The term doblada, I haven't heard used in Modern Arnis but the technique "double Zero" is the same concept.  Whether it is a doblete, or doblada is a matter of question.

I used the reference of GM Ernesto's use of the term since for a long time Modern Arnis was a large part of his curriculmn (Kombatan) and since the MARPPIO reference came up I figured this terminology might be used more in the PI then by GM Remy himself over here in the states.

I still wonder though if doblada/doblete are the double strikes of Redondo and Arko.

Mark


----------



## kruzada (Mar 13, 2007)

Palusut said:


> I think the main question that I had was if doblada was terminology used in Modern Arnis.



IMAFP uses the term Doblada in their Curriculum. This is due to the fact that most of the IMAFP Senior Masters have trained with both GM Ernesto and GM Remy.

-Rich


----------



## kruzada (Mar 13, 2007)

I have uploaded some basic solo baston techniques to You Tube which includes Ocho-Ocho, Doblada and Doblete, just for this thread.

[yt]AiiToqQ9C8w[/yt]

Enjoy!

-Rich


----------



## Guro Harold (Mar 13, 2007)

kruzada said:


> I have uploaded some basic solo baston techniques to You Tube which includes Ocho-Ocho, Doblada and Doblete, just for this thread.
> 
> Enjoy!
> 
> -Rich


Rich,

This is excellent!

Thank you filming and sharing this clip.

-Harold


----------



## LOHAN (Mar 13, 2007)

Hi;
The doblata was an early term I beleave Grandmaster Ernesto used 
For his Mono y Mono art.

Later it went to doblete with the famous tickie tickie dance.

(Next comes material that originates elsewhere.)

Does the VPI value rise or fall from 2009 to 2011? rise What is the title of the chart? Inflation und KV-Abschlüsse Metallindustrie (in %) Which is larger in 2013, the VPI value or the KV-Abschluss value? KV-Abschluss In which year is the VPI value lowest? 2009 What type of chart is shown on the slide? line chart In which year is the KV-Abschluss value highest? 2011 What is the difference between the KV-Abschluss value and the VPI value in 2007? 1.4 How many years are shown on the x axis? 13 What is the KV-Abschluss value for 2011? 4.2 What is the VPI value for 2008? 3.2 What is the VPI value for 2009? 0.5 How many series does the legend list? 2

I hope I spelled it right.
I have seen it so many ways--I never asked what was right.


----------



## Mark Lynn (Mar 14, 2007)

LOHAN said:


> Hi;
> The doblata was an early term I beleave Grandmaster Ernesto used
> For his Mono y Mono art.
> 
> ...


 
I believe he still uses both terms, describing either a large circular motion or a smaller circular motion.  I believe in the clip that Rich posted shows the double large circular motions (done on the stick hand side of the body) and the smaller circular motions comng across the front of his body (dobletes).

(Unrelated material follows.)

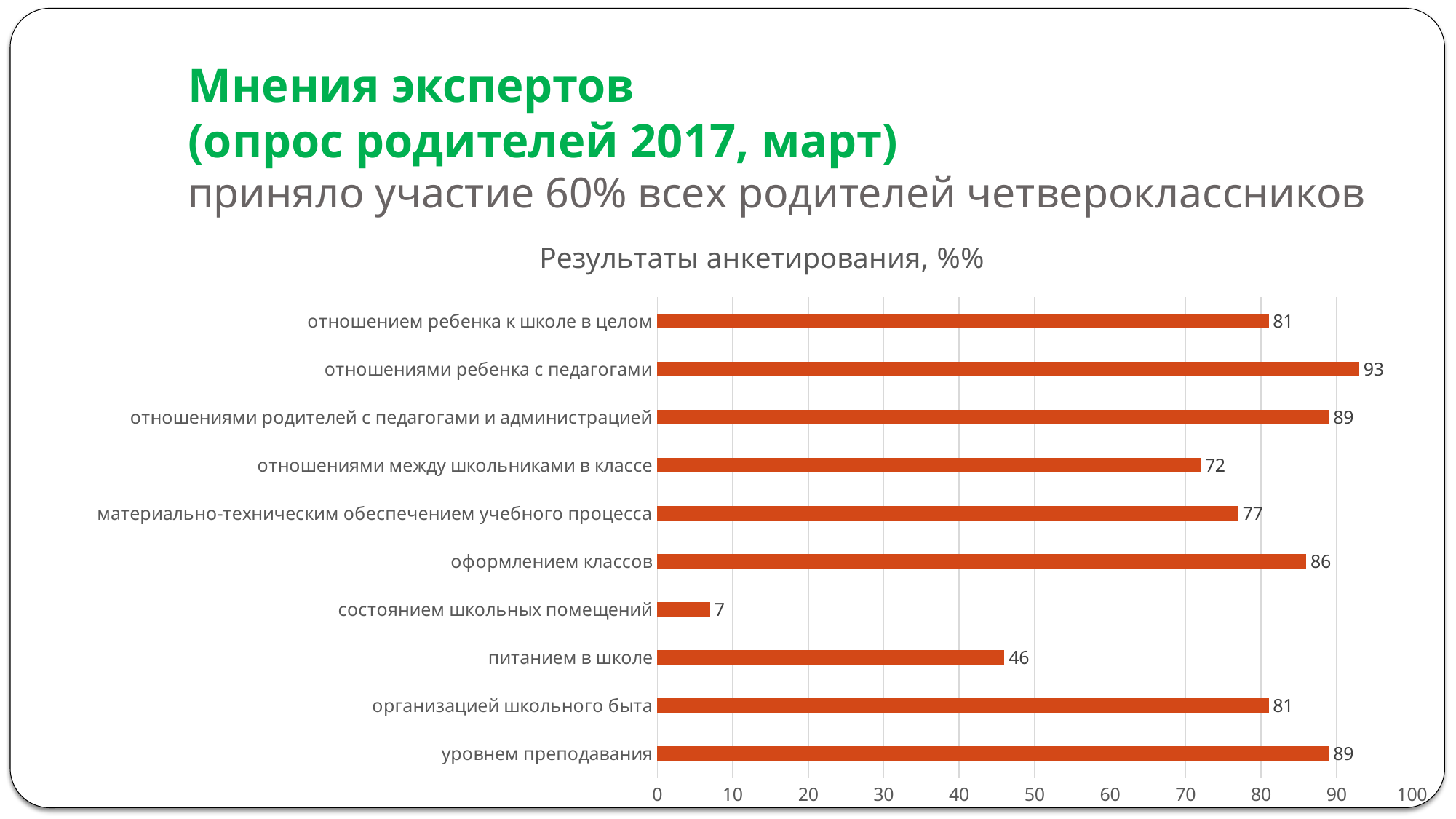
What is the value for "питанием в школе"? 46 Is the value for "питанием в школе" greater or less than 50? less What is the title of the chart? Результаты анкетирования, %% Which category has the highest value? отношениями ребенка с педагогами Which category has the lowest value? состоянием школьных помещений What is the value for "отношениями ребенка с педагогами"? 93 Which is larger: the value for "материально-техническим обеспечением учебного процесса" or the value for "оформлением классов"? оформлением классов What is the difference between the values for "отношениями ребенка с педагогами" and "отношениями между школьниками в классе"? 21 How many categories are shown in the chart? 10 What is the difference between the values for "уровнем преподавания" and "состоянием школьных помещений"? 82 What kind of chart is shown on the slide? bar chart What is the value for "оформлением классов"? 86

Is there a connection between the Tiki Tiki dance and the doblete?

Mark


----------



## kruzada (Mar 15, 2007)

Palusut said:


> Rich,
> 
> This is excellent!
> 
> ...



Thanks Harold.

I just wanted to add that although I am using this as referrence in a Modern Arnis thread. The execution of these techniques is more in line with how they are done in GM Vicente Sanchez's Kali Arnis International.

The Modern Arnis Doblada uses the entire motion of the arm, while the rotation of the Doblada that I demonstrated is mostly centered around the elbow.

The Modern Arnis Doblete that I was taught rotates around the wrist only, rotating alternately to the right and left, ending in a serrada position from which you can execute a Doblada, moving into a back stance.

-Rich


----------